Italian Chocolate Cake

Doesn’t that look scrumptious?  It’s part of a complete breakfast along with toast, juice, eggs, milk, fruit, and breakfast cereal! 🙂

Now that we are suitably fortified, onto today’s pitch which comes to us from Sarah who says, “After spending most of the past decade living in various parts of Europe with my husband, I’ve recently returned to the US. I currently run a freelance business providing editing and book design services to independent authors while continuing to work toward my own publishing dreams, which began with the paid publication of a short story online. I am an active member of SCBWI.”

Find her on the web at:

FB: https://www.facebook.com/SEHolroyd/
Website: https://sarah-holroyd.com

Here is her pitch:

Working Title: Charley Finds Her Family

Age/Genre: Picture Book (ages 3-7)

The Pitch: Charley Sock-kitty finds a sock with stripes like hers, and then another one. Her wise friend Patrick the Pony tells Charley socks always come in pairs—they’re twins. Charley wonders if she has a twin like the sock does. Her friends—Bubbles the Yarn-Kitty, Teddy the Bear, & Patrick—help her try to find her family. But Charley discovers she’s had one all along.

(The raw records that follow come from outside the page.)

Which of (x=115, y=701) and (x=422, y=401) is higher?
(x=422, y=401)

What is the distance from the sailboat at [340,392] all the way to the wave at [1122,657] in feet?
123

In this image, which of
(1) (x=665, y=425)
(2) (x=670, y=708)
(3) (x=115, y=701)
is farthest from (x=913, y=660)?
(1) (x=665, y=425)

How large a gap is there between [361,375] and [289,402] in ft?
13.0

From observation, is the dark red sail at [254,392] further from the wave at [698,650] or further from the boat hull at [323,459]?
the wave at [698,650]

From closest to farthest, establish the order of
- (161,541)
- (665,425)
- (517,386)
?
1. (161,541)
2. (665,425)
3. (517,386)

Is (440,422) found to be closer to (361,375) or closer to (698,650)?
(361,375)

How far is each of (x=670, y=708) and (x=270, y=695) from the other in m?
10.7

So what do you think?  Would You Read It?  YES, MAYBE or NO?

If your answer is YES, please feel free to tell us what you particularly liked and why the pitch piqued your interest.  If your answer is MAYBE or NO, please feel free to tell us what you think could be better in the spirit of helping Sarah improve her pitch.  Helpful examples of possible alternate wordings are welcome.  (However I must ask that comments be constructive and respectful.  I reserve the right not to publish comments that are mean because that is not what this is about.)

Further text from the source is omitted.